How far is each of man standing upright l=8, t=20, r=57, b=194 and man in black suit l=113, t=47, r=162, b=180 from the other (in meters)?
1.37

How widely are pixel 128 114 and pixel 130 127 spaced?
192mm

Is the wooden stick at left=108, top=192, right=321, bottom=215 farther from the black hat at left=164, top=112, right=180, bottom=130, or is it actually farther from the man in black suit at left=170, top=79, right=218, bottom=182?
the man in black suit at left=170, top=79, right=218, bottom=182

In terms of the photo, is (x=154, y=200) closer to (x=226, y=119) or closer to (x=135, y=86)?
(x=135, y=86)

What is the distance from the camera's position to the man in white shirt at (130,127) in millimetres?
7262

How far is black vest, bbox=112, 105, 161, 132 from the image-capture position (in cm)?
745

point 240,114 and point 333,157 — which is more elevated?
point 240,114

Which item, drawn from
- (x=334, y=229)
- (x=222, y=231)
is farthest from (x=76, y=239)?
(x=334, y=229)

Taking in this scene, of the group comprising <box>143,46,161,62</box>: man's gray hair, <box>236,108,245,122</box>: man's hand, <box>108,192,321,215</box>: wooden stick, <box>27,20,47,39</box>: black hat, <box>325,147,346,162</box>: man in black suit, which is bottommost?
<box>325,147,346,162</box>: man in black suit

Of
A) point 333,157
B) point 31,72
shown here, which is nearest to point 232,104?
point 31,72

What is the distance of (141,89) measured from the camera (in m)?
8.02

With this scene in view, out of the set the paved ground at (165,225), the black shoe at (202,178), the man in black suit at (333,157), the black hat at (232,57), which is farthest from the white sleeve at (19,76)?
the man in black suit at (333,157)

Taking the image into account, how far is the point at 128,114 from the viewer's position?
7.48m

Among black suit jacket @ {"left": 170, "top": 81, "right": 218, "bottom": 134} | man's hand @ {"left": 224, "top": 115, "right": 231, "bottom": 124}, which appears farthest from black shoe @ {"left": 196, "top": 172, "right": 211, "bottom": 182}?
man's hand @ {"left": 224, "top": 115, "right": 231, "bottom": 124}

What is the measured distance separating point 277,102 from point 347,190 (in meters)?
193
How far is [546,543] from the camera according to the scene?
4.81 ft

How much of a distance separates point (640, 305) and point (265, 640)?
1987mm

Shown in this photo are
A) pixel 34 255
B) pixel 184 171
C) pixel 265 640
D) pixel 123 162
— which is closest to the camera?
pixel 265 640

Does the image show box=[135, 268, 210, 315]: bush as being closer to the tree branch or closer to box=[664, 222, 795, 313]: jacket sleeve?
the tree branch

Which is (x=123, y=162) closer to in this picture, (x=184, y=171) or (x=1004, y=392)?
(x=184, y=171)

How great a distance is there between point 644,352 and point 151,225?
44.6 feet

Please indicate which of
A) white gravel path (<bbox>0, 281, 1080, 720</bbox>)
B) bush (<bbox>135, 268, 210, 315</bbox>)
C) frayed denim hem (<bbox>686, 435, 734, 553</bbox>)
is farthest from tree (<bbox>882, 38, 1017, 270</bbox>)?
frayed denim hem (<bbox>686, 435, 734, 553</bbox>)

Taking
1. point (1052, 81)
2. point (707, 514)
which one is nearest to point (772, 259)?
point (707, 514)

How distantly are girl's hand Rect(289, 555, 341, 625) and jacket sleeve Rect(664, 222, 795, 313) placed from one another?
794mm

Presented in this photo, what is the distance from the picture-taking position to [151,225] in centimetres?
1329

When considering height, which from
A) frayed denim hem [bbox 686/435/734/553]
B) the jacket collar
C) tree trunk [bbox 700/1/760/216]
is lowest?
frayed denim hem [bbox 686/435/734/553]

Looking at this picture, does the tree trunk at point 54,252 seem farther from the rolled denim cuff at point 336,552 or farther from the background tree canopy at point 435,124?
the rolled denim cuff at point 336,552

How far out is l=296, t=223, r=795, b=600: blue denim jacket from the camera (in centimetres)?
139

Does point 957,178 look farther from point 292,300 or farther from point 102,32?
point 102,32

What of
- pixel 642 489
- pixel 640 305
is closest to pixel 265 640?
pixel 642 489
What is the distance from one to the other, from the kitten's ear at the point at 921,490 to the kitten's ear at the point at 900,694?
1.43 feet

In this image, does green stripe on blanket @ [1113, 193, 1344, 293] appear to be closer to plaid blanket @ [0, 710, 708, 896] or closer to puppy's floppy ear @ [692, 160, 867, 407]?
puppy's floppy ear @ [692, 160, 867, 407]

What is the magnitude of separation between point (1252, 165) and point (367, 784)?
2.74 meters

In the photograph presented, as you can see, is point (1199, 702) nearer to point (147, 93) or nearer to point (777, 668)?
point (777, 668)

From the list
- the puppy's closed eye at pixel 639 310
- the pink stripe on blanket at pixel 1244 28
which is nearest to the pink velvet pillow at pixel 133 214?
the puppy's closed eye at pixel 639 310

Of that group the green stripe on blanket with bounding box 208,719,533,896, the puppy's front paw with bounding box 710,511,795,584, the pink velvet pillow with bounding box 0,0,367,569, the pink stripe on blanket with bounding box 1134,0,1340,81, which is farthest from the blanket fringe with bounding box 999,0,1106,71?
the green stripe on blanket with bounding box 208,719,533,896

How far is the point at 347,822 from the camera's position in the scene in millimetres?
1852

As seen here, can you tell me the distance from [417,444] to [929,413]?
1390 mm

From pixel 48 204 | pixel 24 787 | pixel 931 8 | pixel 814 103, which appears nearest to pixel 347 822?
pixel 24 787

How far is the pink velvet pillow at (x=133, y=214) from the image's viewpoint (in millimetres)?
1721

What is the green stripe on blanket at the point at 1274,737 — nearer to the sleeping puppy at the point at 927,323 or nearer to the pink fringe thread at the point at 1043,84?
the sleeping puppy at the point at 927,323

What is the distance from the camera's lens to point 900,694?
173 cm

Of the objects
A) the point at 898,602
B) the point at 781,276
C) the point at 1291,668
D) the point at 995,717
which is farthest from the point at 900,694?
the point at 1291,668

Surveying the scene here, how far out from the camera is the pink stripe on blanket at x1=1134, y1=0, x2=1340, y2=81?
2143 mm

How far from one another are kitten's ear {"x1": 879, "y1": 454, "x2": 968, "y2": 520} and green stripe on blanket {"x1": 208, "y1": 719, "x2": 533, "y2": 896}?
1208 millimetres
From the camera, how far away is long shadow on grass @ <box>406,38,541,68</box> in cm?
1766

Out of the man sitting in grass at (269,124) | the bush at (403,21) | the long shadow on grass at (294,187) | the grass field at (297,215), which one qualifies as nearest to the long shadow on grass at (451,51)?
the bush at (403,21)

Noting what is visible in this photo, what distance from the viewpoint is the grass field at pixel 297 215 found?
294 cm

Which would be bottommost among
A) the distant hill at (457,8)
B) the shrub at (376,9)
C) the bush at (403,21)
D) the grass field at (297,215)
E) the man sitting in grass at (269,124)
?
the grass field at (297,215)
————
▶ **What the task asks**
Print the records above exactly as they appear.

▶ **The output**
How far is each of man standing upright l=8, t=20, r=57, b=194 and man in black suit l=113, t=47, r=162, b=180 from the other (in meters)?
1.37

How widely are pixel 128 114 and pixel 130 127 spaced?
192mm

Is the wooden stick at left=108, top=192, right=321, bottom=215 farther from the black hat at left=164, top=112, right=180, bottom=130, or is it actually farther from the man in black suit at left=170, top=79, right=218, bottom=182?
the man in black suit at left=170, top=79, right=218, bottom=182

In terms of the photo, is (x=154, y=200) closer to (x=226, y=119) or closer to (x=135, y=86)?
(x=135, y=86)

What is the distance from the camera's position to the man in white shirt at (130,127) in millimetres?
7262

How far is black vest, bbox=112, 105, 161, 132 from the image-capture position (in cm)?
745

point 240,114 and point 333,157 — which is more elevated?
point 240,114

Which item, drawn from
- (x=334, y=229)
- (x=222, y=231)
is farthest from (x=76, y=239)?
(x=334, y=229)

Taking in this scene, of the group comprising <box>143,46,161,62</box>: man's gray hair, <box>236,108,245,122</box>: man's hand, <box>108,192,321,215</box>: wooden stick, <box>27,20,47,39</box>: black hat, <box>325,147,346,162</box>: man in black suit, which is bottommost?
<box>325,147,346,162</box>: man in black suit

Of
A) point 333,157
B) point 31,72
shown here, which is nearest to point 232,104?
point 31,72

What is the distance of (141,89) measured from the camera (in m)?
8.02

With this scene in view, out of the set the paved ground at (165,225), the black shoe at (202,178), the man in black suit at (333,157), the black hat at (232,57), which is farthest from the white sleeve at (19,76)?
the man in black suit at (333,157)

Taking the image into account, how far is the point at 128,114 from the viewer's position?
7.48m

Among black suit jacket @ {"left": 170, "top": 81, "right": 218, "bottom": 134} | man's hand @ {"left": 224, "top": 115, "right": 231, "bottom": 124}, which appears farthest from black shoe @ {"left": 196, "top": 172, "right": 211, "bottom": 182}?
man's hand @ {"left": 224, "top": 115, "right": 231, "bottom": 124}

What is the measured distance separating point 277,102 from point 347,190 (in meters)?
193
How far is [546,543] from the camera according to the scene?
4.81 ft

How much of a distance separates point (640, 305) and point (265, 640)?
1987mm

Shown in this photo are
A) pixel 34 255
B) pixel 184 171
C) pixel 265 640
D) pixel 123 162
— which is closest to the camera?
pixel 265 640

Does the image show box=[135, 268, 210, 315]: bush as being closer to the tree branch or closer to box=[664, 222, 795, 313]: jacket sleeve?
the tree branch

Which is (x=123, y=162) closer to in this picture, (x=184, y=171) or (x=1004, y=392)?
(x=184, y=171)

How great a distance is there between point 644,352 and point 151,225?
44.6 feet

Please indicate which of
A) white gravel path (<bbox>0, 281, 1080, 720</bbox>)
B) bush (<bbox>135, 268, 210, 315</bbox>)
C) frayed denim hem (<bbox>686, 435, 734, 553</bbox>)
is farthest from tree (<bbox>882, 38, 1017, 270</bbox>)?
frayed denim hem (<bbox>686, 435, 734, 553</bbox>)

Taking
1. point (1052, 81)
2. point (707, 514)
which one is nearest to point (772, 259)?
point (707, 514)

How distantly are girl's hand Rect(289, 555, 341, 625) and jacket sleeve Rect(664, 222, 795, 313) placed from one another?
794mm

Presented in this photo, what is the distance from the picture-taking position to [151,225] in centimetres?
1329

When considering height, which from
A) frayed denim hem [bbox 686/435/734/553]
B) the jacket collar
C) tree trunk [bbox 700/1/760/216]
is lowest?
frayed denim hem [bbox 686/435/734/553]

Looking at this picture, does the tree trunk at point 54,252 seem farther from the rolled denim cuff at point 336,552 or farther from the background tree canopy at point 435,124?
the rolled denim cuff at point 336,552

How far out is l=296, t=223, r=795, b=600: blue denim jacket from the camera (in centimetres)?
139

Does point 957,178 look farther from point 292,300 or farther from point 102,32?
point 102,32

What of
- pixel 642 489
- pixel 640 305
is closest to pixel 265 640?
pixel 642 489
What is the distance from one to the other, from the kitten's ear at the point at 921,490 to the kitten's ear at the point at 900,694?
1.43 feet

In this image, does green stripe on blanket @ [1113, 193, 1344, 293] appear to be closer to plaid blanket @ [0, 710, 708, 896] or closer to puppy's floppy ear @ [692, 160, 867, 407]?
puppy's floppy ear @ [692, 160, 867, 407]

What is the magnitude of separation between point (1252, 165) and point (367, 784)?
2.74 meters

In the photograph presented, as you can see, is point (1199, 702) nearer to point (147, 93) or nearer to point (777, 668)?
point (777, 668)

From the list
- the puppy's closed eye at pixel 639 310
- the pink stripe on blanket at pixel 1244 28
which is nearest to the pink velvet pillow at pixel 133 214?
the puppy's closed eye at pixel 639 310

Of that group the green stripe on blanket with bounding box 208,719,533,896, the puppy's front paw with bounding box 710,511,795,584, the pink velvet pillow with bounding box 0,0,367,569, the pink stripe on blanket with bounding box 1134,0,1340,81, which is farthest from the blanket fringe with bounding box 999,0,1106,71?
the green stripe on blanket with bounding box 208,719,533,896

How far is the point at 347,822 from the camera's position in the scene in millimetres?
1852

As seen here, can you tell me the distance from [417,444] to [929,413]?
1390 mm

From pixel 48 204 | pixel 24 787 | pixel 931 8 | pixel 814 103, which appears nearest to pixel 347 822?
pixel 24 787

How far is the pink velvet pillow at (x=133, y=214) from the image's viewpoint (in millimetres)?
1721

What is the green stripe on blanket at the point at 1274,737 — nearer to the sleeping puppy at the point at 927,323 or nearer to the pink fringe thread at the point at 1043,84?
the sleeping puppy at the point at 927,323

What is the distance from the camera's lens to point 900,694?
173 cm

Of the objects
A) the point at 898,602
B) the point at 781,276
C) the point at 1291,668
D) the point at 995,717
which is farthest from the point at 900,694?
the point at 1291,668

Surveying the scene here, how far out from the camera is the pink stripe on blanket at x1=1134, y1=0, x2=1340, y2=81?
2143 mm

How far from one another are kitten's ear {"x1": 879, "y1": 454, "x2": 968, "y2": 520} and green stripe on blanket {"x1": 208, "y1": 719, "x2": 533, "y2": 896}?
1208 millimetres
From the camera, how far away is long shadow on grass @ <box>406,38,541,68</box> in cm?
1766

Out of the man sitting in grass at (269,124) | the bush at (403,21) | the long shadow on grass at (294,187) | the grass field at (297,215), which one qualifies as nearest to the long shadow on grass at (451,51)?
the bush at (403,21)

Noting what is visible in this photo, what distance from the viewpoint is the grass field at pixel 297 215 found?
294 cm

Which would be bottommost among
A) the distant hill at (457,8)
B) the shrub at (376,9)
C) the bush at (403,21)
D) the grass field at (297,215)
E) the man sitting in grass at (269,124)
?
the grass field at (297,215)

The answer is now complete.